Assim foi feito. O cadáver de Washington foi congelado, e é aí que William Thornton aparece na história com sua sugestão pra lá de bizarra. Quando o médico chegou, deparou-se com Washington nesse estado e pensou que poderia reverter a situação.
Thornton sugeriu que, antes de mais nada, o cadáver fosse descongelado. O corpo deveria ser posto em água fria e reaquecido com cobertores e fricção, tudo para colocar os vasos sanguíneos em atividade. Ao mesmo tempo, o médico faria uma traqueostomia no presidente. Assim, ele conseguiria inflar ar aos pulmões para criar uma respiração artificial. Para repor o sangue perdido, Thornton faria uma transfusão com sangue de cordeiro.
Na época, a transfusão de sangue começava a ser testada em maior escala e o animal era a principal escolha dos médicos para o procedimento. Muitos cientistas acreditavam que o fluido tinha propriedades especiais.

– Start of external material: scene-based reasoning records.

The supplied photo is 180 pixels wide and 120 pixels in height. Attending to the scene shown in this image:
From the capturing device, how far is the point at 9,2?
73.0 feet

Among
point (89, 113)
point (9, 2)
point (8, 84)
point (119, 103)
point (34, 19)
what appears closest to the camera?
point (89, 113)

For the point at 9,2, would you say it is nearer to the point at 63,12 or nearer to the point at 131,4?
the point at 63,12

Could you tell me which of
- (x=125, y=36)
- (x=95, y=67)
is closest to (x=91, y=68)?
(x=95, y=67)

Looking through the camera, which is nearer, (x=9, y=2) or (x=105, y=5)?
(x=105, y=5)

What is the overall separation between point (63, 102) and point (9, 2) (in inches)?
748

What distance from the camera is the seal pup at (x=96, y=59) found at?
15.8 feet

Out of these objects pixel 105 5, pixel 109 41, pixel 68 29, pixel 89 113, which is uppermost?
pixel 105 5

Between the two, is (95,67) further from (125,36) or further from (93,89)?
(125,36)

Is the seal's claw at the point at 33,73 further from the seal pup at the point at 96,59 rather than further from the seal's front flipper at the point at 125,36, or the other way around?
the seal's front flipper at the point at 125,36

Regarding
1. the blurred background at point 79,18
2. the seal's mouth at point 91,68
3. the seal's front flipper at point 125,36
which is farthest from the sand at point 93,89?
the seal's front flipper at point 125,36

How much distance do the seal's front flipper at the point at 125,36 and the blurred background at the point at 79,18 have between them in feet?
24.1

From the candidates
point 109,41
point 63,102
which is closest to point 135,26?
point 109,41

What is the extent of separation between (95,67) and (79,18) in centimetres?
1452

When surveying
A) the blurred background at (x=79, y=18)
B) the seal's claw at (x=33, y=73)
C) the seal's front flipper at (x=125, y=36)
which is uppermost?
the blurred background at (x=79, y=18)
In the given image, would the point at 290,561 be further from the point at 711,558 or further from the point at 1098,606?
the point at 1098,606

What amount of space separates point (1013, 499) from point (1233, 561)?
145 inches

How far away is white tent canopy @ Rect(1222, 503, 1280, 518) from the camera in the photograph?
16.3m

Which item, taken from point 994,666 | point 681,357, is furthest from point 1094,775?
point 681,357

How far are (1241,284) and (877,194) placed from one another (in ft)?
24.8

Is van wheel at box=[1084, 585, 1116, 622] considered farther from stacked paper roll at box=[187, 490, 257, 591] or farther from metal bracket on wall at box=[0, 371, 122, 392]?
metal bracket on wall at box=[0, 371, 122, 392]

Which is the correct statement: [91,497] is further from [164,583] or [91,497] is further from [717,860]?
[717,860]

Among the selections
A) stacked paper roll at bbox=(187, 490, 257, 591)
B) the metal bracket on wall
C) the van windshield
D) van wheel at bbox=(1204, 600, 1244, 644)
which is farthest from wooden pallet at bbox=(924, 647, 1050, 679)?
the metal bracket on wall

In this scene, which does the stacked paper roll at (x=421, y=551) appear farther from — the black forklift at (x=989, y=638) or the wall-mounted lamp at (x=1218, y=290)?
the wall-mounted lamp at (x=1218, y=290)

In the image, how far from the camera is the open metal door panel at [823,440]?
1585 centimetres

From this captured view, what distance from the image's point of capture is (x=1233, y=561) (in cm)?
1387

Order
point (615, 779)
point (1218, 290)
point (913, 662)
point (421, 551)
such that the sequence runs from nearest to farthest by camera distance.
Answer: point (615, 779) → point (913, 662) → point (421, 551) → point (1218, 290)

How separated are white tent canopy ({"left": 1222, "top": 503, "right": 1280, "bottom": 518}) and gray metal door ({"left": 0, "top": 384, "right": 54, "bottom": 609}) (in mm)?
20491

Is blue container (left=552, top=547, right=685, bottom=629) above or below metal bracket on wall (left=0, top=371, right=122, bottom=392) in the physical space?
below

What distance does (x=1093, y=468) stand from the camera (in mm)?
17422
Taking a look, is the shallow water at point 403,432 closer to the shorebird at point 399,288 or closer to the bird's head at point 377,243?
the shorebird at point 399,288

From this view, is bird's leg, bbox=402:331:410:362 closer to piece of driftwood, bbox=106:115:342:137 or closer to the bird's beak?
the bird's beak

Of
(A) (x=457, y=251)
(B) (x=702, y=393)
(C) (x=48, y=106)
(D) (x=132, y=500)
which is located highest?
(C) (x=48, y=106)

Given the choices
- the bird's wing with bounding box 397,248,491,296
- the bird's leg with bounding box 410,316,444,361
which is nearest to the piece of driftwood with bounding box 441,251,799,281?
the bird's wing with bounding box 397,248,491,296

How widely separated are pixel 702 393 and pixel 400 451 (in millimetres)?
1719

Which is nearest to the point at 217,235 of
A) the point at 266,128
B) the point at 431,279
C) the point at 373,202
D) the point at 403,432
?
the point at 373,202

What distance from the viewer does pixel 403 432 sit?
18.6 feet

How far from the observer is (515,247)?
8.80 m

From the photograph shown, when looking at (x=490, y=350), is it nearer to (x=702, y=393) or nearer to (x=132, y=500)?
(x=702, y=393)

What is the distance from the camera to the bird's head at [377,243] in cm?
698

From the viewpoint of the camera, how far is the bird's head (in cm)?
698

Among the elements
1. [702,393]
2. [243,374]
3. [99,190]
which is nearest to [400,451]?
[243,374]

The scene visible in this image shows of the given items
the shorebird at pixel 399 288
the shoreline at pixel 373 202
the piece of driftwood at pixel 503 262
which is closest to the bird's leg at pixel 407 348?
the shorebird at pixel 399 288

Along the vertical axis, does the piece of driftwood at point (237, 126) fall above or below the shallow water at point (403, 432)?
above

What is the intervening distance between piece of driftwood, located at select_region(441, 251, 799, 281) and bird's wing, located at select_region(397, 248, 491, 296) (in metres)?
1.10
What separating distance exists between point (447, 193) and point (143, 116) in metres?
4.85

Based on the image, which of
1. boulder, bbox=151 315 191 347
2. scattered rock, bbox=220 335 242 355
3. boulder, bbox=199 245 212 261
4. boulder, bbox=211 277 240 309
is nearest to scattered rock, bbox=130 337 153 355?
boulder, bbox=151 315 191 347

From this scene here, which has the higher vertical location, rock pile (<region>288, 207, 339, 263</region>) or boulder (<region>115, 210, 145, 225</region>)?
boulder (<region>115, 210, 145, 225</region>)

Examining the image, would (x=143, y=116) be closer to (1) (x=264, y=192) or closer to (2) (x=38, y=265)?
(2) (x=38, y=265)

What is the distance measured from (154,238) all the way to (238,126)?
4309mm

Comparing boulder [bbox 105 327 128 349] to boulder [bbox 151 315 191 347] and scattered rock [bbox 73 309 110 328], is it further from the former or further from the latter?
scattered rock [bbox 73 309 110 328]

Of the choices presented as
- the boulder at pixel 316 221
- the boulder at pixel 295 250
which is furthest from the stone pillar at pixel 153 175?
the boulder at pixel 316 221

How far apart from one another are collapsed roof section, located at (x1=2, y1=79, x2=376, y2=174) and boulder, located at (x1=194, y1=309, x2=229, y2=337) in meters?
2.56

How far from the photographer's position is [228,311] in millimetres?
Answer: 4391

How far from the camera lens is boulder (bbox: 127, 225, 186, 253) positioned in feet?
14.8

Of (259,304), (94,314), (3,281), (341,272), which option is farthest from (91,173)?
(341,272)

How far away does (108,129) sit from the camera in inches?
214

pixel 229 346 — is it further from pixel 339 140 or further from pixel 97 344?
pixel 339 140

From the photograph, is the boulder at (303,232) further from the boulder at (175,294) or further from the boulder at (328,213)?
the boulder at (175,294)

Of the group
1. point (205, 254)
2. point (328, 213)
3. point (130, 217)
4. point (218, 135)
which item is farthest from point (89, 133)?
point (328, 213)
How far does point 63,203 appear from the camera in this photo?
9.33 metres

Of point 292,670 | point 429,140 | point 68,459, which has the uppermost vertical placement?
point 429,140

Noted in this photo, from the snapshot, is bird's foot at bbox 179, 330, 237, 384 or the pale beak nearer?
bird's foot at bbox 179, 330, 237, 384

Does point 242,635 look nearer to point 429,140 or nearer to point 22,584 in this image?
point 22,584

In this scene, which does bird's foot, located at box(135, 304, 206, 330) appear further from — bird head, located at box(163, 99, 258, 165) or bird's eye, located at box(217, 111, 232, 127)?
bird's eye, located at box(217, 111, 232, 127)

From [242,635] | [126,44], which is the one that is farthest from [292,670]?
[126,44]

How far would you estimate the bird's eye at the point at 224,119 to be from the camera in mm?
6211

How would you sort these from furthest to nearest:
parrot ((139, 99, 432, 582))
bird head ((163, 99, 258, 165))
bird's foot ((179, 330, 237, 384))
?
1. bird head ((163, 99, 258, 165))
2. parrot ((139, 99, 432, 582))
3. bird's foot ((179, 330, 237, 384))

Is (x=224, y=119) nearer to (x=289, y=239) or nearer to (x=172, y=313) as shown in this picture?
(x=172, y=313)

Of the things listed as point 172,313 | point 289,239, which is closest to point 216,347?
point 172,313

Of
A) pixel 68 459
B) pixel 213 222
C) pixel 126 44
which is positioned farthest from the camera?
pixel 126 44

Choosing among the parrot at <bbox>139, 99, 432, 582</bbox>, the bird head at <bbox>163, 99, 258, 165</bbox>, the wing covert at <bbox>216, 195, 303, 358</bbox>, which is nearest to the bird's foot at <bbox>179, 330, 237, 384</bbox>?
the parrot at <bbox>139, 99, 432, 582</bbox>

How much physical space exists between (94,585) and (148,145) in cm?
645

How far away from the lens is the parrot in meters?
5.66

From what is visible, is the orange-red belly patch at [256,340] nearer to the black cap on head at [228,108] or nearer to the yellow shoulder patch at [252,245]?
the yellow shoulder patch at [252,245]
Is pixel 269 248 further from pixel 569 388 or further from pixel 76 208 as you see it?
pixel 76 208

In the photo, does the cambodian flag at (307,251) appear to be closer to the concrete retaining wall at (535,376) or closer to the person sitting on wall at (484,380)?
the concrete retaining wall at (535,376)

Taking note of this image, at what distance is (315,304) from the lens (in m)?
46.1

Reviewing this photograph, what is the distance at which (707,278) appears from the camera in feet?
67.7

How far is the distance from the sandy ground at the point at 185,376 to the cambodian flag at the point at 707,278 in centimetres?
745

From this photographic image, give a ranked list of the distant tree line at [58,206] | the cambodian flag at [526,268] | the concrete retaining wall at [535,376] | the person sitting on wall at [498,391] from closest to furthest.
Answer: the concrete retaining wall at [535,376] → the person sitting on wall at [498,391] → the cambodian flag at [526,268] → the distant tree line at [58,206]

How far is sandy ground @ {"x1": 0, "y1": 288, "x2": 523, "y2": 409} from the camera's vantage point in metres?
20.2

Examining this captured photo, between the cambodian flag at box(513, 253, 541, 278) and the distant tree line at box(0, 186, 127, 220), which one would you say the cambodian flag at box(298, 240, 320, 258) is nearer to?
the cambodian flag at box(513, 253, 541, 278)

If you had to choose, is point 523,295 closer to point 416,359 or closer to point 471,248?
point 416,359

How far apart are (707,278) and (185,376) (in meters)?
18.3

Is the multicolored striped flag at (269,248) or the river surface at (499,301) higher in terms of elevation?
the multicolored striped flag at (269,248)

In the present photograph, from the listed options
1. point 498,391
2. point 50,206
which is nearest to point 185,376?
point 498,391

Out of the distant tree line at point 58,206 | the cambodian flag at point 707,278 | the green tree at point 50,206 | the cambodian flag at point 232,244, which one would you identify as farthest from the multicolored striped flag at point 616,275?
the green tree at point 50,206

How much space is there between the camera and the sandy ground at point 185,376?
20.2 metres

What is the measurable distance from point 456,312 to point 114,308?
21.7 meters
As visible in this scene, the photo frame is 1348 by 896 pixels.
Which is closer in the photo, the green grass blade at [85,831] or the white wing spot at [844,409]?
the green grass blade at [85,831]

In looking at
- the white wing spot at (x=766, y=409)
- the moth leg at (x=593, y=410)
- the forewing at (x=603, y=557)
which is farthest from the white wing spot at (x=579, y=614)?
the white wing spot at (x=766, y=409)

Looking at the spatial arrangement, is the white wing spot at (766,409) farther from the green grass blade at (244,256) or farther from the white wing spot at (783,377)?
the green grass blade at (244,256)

Felizmente, para o bem da sanidade mental da humanidade e infelizmente para o defunto, que podia ter ganhado mais uns aninhos por aqui, a oferta não foi aceita. Martha, viúva de Washington, não deixou que fizessem essa indignidade com o corpo do marido e muitos acreditaram que não ia funcionar.
Thornton não ficou contente com a decisão e, muitos anos depois, ainda parecia magoado por não terem acatado sua sugestão. Em seus escritos, ele defendeu sua teoria dizendo que, se ele morreu pela perda de sangue e falta de ar, bastava devolver esses elementos. “Não tenho dúvida de que essa restauração era possível”, afirmou.
William Thornton
No texto, o médico ainda se lamentava por não ter tentado, seguro de que ainda não era a hora de Washington partir: “Se fosse possível, teria sido certo tentar trazer de volta à vida alguém que partiu cheio de honra e renome; livre das fragilidades da idade, em pleno gozo de todas as faculdades e preparado para a eternidade”.
Um dos líderes da Guerra de Independência norte-america, Washington foi o primeiro presidente do país entre os anos de 1789 e 1797. No dia 18 de dezembro de 1799, ele foi finalmente enterrado. Seus restos mortais permanecem no jazigo da família, em Mount Vernon.